2) Jangka menengah. Yaitu pesantren atau sekolah memiliki kelenturan dalam menentukan waktu
serta pesantren bisa merubah beberapa pelajaran yang diangap penting
3) Jangka panjang. Yaitu pembentukan standart inti kompetisi untuk menjaga kualitas pendidikan
dan menngfokuskan semua pelajaran untuk menjaga kesatuan bangsa dan negara
b. Sarana dan prasarana
Pengadaan sarana dan prasarana ditentukan dengan kebutuhan yang ada di pesantren atas
kerjasama antara pesantren dan pemerintah, baik pusat maupun daerah.
c. Tenaga pendidikan
1) Kepala sekolah atau pengelola pesantre pelatihan-pelatihan tentang prinsip-prinsip kependidikan
secara umum secara bertahap. Memiliki keluasan dalam pengelolaan manajemen pesantren.

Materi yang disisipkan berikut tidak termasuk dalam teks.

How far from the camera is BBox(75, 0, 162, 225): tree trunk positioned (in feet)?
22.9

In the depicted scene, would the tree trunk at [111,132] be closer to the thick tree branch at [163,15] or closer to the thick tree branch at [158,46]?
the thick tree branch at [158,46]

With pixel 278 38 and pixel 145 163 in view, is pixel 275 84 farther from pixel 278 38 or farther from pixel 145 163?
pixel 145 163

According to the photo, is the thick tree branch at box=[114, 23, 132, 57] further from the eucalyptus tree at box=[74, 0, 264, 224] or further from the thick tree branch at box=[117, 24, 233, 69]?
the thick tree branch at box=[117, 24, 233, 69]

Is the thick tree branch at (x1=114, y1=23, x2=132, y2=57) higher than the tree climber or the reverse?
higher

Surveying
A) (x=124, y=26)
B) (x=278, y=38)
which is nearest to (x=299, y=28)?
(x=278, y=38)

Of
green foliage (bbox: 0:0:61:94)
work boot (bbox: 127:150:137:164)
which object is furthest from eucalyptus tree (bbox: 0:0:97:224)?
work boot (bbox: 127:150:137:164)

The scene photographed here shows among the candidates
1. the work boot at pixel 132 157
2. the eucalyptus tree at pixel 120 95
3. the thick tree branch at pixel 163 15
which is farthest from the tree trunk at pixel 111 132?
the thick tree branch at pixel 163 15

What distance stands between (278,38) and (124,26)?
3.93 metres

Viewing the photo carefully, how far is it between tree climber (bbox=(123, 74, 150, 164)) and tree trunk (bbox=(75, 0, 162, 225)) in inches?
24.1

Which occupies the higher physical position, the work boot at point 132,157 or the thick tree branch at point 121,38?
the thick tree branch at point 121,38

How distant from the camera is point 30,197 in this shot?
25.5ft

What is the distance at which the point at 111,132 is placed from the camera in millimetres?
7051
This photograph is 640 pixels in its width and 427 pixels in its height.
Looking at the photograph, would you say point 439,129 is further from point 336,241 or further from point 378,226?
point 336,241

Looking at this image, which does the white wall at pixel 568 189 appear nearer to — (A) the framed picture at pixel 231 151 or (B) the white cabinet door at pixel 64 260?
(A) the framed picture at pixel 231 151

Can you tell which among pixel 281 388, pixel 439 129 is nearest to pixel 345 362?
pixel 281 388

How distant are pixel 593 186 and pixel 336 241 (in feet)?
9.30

Memiliki kemandirian serta kebijakan yang luas, jauh dari intervensi
2) Ustadz atau asatid seleksi yang disesuaikan dengan kemampuan ustadz yang mengikuti standart
pemerintah dan pesantren pengangkatan dan penempatan penghargaan
3) Pengawas atau komite pesantren pelatihan-pelatihan tentang prinsip-prinsip pendidikan dan
kepengawasa menumbuhkan profesionalitas pengawasan.
d. Pengembangan Anggaran
Dalam implementasi angaran pesantren hal yang paling mendasar adalah memperhatikan
ketentuan sebagai berikut (Haedari, Amin, 2004):
1) Dana pembangunan, pengeluaran dana ini diatur dan digunakan untuk pembangunan dan
pembenahan sarana fisik lembaga, dana ini di sesuaikan dengan kebutuhan dan jumlah ustadz
serta peserta didik yang ada di lembaga pendidikan tersebut.

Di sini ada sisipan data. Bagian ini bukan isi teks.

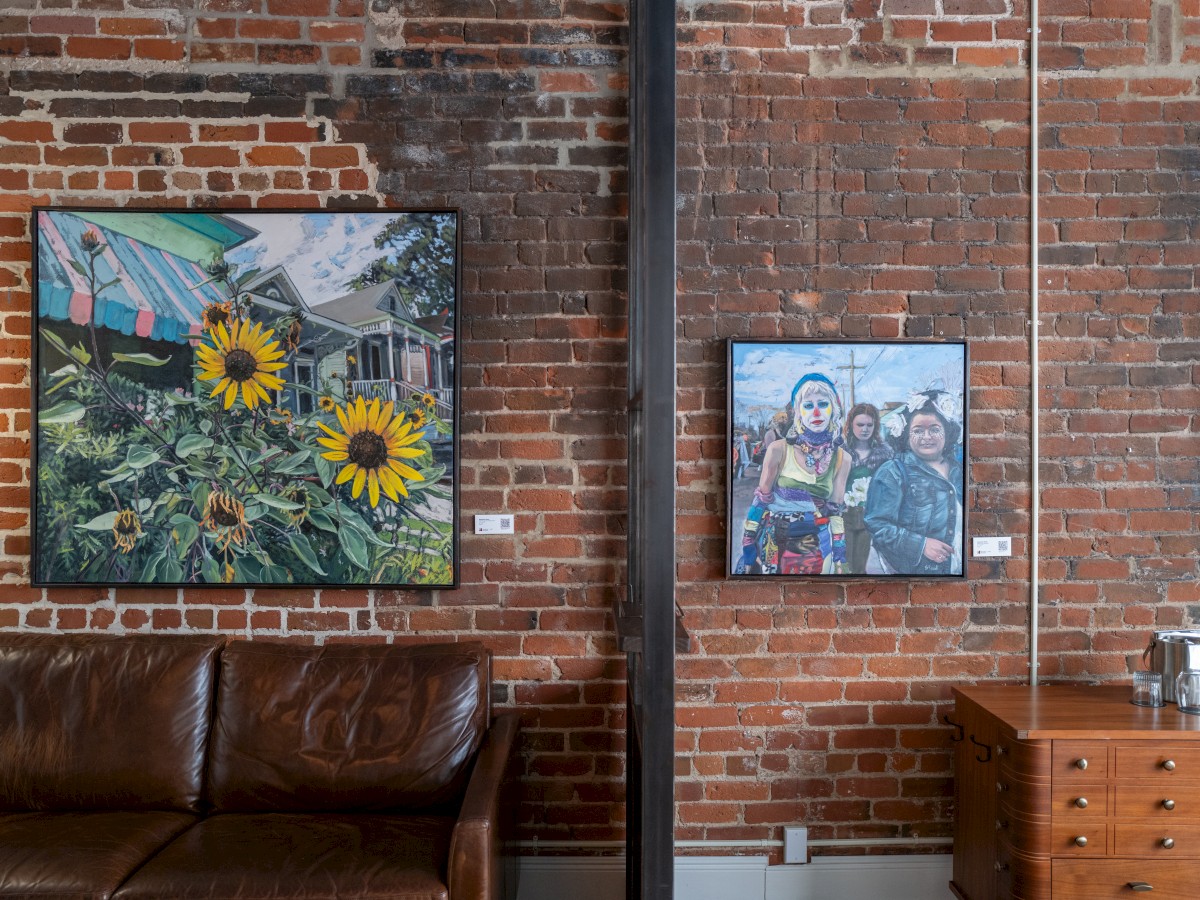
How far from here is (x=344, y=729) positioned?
241cm

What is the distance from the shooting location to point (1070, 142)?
2682 mm

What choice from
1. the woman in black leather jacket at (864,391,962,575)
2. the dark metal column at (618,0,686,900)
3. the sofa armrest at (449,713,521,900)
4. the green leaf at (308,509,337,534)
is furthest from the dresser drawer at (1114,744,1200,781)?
the green leaf at (308,509,337,534)

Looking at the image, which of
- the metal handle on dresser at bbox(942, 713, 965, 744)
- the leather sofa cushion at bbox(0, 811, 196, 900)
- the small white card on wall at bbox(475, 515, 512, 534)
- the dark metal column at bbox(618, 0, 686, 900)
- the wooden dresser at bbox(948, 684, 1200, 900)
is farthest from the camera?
the small white card on wall at bbox(475, 515, 512, 534)

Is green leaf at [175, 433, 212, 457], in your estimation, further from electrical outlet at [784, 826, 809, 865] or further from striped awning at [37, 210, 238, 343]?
electrical outlet at [784, 826, 809, 865]

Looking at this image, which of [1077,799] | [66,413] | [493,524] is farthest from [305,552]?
[1077,799]

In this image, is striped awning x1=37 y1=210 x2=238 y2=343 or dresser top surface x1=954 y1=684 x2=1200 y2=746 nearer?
dresser top surface x1=954 y1=684 x2=1200 y2=746

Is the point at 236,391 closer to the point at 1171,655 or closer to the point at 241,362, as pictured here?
the point at 241,362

2) Dana rutin, dana rutin adalah dana yang digunakan untuk biaya operasional satu tahun anggaran.
Dana rutin pengunaanya meliputi pelaksanaan progam belajar mengajar, pembayaran gaji ustadz
maupun personil, serta pemeliharaan dan perawatan sarana prasarana lembaga pendidikan.

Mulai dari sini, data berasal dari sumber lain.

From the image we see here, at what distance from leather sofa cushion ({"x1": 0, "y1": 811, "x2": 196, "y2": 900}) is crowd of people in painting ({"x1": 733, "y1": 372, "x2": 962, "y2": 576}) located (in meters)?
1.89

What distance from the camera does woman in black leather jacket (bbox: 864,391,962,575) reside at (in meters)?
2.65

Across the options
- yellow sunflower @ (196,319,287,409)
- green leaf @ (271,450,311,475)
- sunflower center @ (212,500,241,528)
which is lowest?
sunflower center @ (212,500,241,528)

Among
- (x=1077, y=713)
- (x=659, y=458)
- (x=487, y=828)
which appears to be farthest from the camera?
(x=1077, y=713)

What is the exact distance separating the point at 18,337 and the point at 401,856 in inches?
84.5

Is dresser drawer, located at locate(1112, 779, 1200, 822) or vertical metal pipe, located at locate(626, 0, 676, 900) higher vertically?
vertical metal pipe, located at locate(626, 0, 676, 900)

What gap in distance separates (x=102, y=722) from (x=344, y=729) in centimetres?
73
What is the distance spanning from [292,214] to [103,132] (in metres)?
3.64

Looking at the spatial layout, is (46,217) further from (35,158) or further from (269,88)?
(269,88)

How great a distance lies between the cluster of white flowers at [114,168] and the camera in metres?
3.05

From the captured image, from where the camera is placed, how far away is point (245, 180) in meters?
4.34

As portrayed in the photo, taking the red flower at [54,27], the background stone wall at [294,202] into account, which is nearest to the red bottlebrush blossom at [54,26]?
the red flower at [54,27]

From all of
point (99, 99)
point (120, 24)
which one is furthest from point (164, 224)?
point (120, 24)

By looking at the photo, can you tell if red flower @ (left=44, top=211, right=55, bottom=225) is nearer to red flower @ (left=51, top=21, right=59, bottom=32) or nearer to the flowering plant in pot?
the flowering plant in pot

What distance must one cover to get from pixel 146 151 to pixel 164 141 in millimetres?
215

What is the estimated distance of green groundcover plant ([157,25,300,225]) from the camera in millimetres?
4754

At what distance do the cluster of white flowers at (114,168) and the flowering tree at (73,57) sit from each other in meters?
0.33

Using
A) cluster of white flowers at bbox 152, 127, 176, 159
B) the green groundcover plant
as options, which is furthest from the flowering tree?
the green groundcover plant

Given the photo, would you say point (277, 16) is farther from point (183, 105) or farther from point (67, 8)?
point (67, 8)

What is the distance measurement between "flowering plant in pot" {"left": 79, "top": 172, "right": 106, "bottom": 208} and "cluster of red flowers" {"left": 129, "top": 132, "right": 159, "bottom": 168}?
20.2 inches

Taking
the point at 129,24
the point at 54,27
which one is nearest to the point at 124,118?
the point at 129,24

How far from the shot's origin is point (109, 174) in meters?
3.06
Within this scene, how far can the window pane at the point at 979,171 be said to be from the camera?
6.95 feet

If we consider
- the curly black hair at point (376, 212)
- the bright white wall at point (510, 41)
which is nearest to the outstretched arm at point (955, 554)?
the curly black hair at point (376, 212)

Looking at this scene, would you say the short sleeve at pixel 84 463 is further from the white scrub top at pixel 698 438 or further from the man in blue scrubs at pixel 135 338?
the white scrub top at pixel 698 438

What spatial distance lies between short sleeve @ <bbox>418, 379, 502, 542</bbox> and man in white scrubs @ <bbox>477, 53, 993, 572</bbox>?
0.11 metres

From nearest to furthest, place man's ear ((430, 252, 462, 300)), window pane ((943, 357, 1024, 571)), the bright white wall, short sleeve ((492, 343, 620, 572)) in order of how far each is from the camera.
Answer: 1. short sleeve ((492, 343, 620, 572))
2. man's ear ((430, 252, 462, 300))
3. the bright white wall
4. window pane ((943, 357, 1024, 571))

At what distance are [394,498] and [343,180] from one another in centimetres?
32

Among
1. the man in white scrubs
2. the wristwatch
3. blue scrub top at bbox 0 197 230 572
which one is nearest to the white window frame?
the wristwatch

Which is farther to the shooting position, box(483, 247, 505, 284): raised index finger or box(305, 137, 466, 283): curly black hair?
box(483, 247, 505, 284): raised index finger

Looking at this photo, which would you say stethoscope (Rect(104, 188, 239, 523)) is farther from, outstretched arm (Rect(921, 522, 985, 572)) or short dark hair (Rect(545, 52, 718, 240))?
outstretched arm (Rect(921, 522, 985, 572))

Dari kedua prinsip ini dapat di jabarkan sebagai berikut:
1) Membangun unit belajar/ruang kelas baru berikut sarana-prasarananya termasuk sarana olahraga,
yang ditempuh baik melalui anggaran pemerintah (pusat dan daerah) maupun melalui
pemberdayaan pertisipasi masyarakat dengan pengelolaan yang efisien dan kontrol yang semakin
ketat.
2) Mengembangkan model-model alternatif layanan pendidikan yang efisien dan relevan bagi
kelompok masyarakat yang kurang beruntung, baik kerena persoalan ketidakmampuan biaya
maupun persoalan konflik sosial politik, untuk selanjutya dioperasionalkan oleh pengelola
pendidikan daerah.
3) Memberikan beasiswa kepada keluarga miskin dan kepada siswa yang berprestasi dan bagi siswa
yang secara sosial ekonomis tidak beruntung, yang bersumber dari pemerintah dan/atau
masyarakat dengan memperhatikan prinsip pemberdayaan, kesempatan, pemerataan dan
keadilan.
4) Berkerjasama dengan lembaga-lembaga lain. Baik negeri maupun swasta dalam bentuk imbal
swadaya, sehingga lebih berdaya dalam mengelola pendidikan serta memacu partisipasi yang
semakin meluas dari instansi lainnya.